Я не сомневаюсь, что вас шокирует моё обращение на Вы, мне пока трудно это переступить, но я обязательно пересилю себя и в следующем письме буду уже обращаться, как положено дочери к маме.





У меня здесь есть три брата, которых я очень люблю, но я с радостью приняла весть о том, что оказывается у меня есть и четвёртый, и я его уже мысленно люблю сестринской любовью.

Надеюсь, что он уже знает, что у него есть такая взрослая сестра...

Наверное, когда мне мама рассказала о моих настоящих родителях и о том, что вы были врачами, и что вы спасли жизнь ей и моему брату Стасику, тогда я видимо и приняла решение тоже стать врачом.

К этому моменту я уже заканчиваю четвёртый курс университета и всё сделаю для того, чтобы стать достойной памяти доктора Меира, моего героического отца.

Мама Рива...

Я с робостью пишу эти два слова, но надеюсь останется одно, ведь я не зову маму, мамой Фросей.

Я мысленно Целую вас с братиком Меиром и мой сердечный привет Майклу"...

Фрося дочитала письмо и всхлипнув, смахнула с ресниц слёзы:

Моя девочка, почему у меня так получилось, не родная по крови дочка, оказалась намного ближе ко мне, чем мои сыновья, хотя, что ещё говорить о Сёмке, который стал усладой моей набегающей старости....

Невольно она вздрогнула, ласковые руки дочери неожиданно обвили сзади её шею:

- Мамочка, я не могла никак уснуть, не поговорив с тобой.

Завтра ты уедешь, а утром и на вокзале уже не пообщаешься, как следует наедине.

У меня столько вопросов к тебе...

Очень волнуюсь, как ты восприняла моё письмо к Риве...

Так ты мне и не сказала о вашем разговоре с Пинхасом...

И ещё, не думаешь ли ты переехать в Вильнюс, так хочется, что бы ты жила рядом со мной и что Сёмке делать в той дыре...

Фрося обняла Аню за талию, усадила, как в детстве на колени и прижавшись лицом к худым лопаткам дочери, плавно покачивая из стороны в сторону, заговорила:

- Анюточка, ты написала, как чувствуешь и умеешь, я бы так не сумела, куда мне со своим образованием, это вы с Андрейкой говорите и пишите, как Лев Толстой.

И засмеялась, целуя дочь в шею.

- А теперь очень серьёзно, послушай девочка, не надо тебе сильно часто маячить в синагоге, с этим и раввин согласился.
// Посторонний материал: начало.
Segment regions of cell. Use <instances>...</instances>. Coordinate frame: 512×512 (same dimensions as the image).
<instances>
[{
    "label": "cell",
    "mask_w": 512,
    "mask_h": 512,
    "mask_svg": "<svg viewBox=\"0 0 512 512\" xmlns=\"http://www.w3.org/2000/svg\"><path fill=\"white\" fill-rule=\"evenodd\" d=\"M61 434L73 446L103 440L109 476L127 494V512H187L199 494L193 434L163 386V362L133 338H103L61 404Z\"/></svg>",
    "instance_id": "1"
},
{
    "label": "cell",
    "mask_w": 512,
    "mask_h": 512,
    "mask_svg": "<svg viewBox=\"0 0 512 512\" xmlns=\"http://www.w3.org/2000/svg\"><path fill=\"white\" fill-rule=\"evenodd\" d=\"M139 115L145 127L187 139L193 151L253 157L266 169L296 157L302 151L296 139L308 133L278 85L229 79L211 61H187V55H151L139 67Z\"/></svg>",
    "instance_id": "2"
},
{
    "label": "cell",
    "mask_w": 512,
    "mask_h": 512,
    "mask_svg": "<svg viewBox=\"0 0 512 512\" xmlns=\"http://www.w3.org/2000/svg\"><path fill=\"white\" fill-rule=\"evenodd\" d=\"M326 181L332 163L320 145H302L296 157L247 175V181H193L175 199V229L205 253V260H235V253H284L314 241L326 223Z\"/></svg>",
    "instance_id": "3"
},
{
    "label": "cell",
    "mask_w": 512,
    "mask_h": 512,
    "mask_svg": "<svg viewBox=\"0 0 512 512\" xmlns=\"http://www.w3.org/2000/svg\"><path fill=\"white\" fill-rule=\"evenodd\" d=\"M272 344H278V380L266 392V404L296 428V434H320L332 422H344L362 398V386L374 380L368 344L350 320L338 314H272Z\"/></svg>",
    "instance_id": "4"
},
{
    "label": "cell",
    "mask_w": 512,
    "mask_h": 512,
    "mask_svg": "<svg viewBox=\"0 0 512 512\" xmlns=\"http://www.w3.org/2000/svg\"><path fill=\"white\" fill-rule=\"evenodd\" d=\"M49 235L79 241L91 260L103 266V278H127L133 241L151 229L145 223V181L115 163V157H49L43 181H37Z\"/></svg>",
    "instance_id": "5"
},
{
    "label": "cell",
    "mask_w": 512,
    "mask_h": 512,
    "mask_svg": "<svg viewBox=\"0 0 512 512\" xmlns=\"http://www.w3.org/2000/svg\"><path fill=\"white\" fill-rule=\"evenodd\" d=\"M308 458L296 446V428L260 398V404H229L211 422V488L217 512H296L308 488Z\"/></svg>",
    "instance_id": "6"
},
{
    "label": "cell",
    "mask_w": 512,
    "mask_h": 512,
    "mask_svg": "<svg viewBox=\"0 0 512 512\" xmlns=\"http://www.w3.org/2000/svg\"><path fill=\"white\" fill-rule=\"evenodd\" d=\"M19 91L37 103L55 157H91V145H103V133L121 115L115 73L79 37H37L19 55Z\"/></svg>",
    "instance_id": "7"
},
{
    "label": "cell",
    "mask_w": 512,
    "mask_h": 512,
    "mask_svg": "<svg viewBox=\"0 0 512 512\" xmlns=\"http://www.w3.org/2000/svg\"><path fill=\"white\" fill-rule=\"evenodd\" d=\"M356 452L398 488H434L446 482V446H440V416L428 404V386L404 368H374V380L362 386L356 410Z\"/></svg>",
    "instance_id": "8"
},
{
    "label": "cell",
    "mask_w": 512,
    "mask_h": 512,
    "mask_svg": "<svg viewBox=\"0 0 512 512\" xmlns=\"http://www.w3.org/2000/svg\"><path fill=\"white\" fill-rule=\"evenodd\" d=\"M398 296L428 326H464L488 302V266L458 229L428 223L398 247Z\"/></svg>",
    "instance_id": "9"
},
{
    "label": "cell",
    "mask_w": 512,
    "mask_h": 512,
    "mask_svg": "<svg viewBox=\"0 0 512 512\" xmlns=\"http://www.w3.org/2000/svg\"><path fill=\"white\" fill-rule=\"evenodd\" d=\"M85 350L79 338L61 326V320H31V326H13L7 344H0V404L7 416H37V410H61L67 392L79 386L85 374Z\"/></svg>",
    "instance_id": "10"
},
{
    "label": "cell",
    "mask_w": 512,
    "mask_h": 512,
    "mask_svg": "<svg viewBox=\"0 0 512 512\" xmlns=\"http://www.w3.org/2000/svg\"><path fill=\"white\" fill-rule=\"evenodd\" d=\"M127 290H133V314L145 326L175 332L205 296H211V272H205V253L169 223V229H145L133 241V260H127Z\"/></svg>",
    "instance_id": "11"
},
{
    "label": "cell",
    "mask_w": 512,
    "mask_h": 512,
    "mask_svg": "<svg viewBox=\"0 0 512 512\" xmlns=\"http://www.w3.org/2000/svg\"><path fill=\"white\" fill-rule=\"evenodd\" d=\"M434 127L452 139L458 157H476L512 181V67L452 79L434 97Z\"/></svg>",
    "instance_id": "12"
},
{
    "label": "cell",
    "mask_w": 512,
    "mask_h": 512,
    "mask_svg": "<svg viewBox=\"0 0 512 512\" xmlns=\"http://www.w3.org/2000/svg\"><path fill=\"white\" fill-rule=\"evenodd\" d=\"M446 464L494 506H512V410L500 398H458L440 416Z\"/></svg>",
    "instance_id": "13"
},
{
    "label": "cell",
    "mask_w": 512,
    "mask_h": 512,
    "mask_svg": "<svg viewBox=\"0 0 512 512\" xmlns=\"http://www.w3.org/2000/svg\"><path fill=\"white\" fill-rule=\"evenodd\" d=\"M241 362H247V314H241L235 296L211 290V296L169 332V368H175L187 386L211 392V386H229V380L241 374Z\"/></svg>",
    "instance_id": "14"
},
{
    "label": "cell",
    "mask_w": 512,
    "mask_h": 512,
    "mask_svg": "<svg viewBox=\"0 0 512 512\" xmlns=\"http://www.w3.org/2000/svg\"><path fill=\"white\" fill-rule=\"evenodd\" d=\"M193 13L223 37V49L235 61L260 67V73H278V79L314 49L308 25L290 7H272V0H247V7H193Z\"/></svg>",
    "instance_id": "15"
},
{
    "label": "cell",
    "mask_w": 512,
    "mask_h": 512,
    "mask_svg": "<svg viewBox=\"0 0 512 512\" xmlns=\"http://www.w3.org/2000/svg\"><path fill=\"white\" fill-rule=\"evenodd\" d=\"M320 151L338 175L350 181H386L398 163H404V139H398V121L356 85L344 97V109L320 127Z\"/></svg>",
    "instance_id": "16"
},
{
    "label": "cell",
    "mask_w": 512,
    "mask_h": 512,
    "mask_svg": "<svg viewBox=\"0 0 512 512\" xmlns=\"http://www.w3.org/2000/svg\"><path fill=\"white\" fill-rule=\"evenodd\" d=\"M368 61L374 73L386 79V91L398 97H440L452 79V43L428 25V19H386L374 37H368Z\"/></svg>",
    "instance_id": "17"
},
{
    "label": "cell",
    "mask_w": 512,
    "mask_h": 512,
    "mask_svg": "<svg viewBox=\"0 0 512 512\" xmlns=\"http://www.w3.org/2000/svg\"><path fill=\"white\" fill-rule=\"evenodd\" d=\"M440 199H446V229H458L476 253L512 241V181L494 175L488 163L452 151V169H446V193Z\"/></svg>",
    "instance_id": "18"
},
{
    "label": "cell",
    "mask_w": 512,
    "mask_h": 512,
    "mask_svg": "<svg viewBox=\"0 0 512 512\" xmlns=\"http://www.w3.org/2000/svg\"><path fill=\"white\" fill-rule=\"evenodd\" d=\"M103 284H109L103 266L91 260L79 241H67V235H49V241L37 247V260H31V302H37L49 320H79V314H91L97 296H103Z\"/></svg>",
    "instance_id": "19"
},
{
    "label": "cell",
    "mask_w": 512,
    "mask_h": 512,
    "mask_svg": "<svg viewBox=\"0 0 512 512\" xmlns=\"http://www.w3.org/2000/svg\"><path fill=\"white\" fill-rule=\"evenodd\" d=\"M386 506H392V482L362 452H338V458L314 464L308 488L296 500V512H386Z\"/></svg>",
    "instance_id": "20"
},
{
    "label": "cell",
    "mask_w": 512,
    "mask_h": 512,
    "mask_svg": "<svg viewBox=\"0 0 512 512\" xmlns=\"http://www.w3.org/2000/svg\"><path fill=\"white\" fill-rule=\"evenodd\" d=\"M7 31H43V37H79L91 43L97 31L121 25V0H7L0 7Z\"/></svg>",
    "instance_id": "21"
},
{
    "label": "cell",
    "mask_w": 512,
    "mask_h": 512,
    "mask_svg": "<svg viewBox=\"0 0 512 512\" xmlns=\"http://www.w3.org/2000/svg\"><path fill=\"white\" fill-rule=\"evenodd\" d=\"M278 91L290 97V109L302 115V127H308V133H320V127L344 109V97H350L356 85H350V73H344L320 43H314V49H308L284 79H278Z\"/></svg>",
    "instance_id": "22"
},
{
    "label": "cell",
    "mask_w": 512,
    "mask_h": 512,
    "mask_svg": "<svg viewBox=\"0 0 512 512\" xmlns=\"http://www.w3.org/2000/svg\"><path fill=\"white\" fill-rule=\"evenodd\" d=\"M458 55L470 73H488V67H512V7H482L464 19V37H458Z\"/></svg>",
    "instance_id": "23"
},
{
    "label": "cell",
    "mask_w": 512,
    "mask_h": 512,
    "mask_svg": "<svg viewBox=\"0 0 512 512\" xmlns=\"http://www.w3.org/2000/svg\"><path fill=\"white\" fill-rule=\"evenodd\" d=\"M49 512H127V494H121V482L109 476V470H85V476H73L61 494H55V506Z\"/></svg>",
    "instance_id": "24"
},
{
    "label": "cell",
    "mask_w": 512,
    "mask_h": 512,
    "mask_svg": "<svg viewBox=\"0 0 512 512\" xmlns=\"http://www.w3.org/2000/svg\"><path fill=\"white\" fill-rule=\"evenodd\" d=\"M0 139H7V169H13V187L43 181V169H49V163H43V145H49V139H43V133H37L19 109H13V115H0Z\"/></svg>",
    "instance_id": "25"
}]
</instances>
Опасно светиться в божьих храмах, все эти процедуры - крещения, венчания и прочее, заносятся в церковные книги.

Думаю, что так обстоит и с этим геуром, а если даже нет, то обязательно найдутся добрые люди, которые донесут куда надо.

Тебе это совершенно ни к чему, ты ведь комсомолка, общественница и отличница, а за религиозный культ можно легко вылететь из университета...

Я тебя сама привела к твоему народу, а с появлением на горизонте Ривы, тебе этот геур сто лет сдался.

Басе и Ицеку ведь ничего не надо доказывать и подтверждать, так и тебе.

Не хочешь кушать свинину, не кушай.

Хочешь зажигать в субботу свечи, зажигай, молись, пости... кто тебе в этом может помешать, я точно нет.

Я тебе уже говорила, скажешь и свиней изведу со своего двора и стола, нам с Сёмкой, и от курей не тошно, а Стасу всё равно, мне такое чувство, что он даже не разбирает, что кушает, абы побыстрей сбежать к своим болванкам и гайкам.

А вот про Вильнюс или другой большой город пора подумать и ради Сёмки, и ради тебя с Андрейкой.

Ох, доченька, боюсь я эту нашу страну, не отпускает она грехи мнимые или настоящие, поэтому надо мне затеряться на её просторах.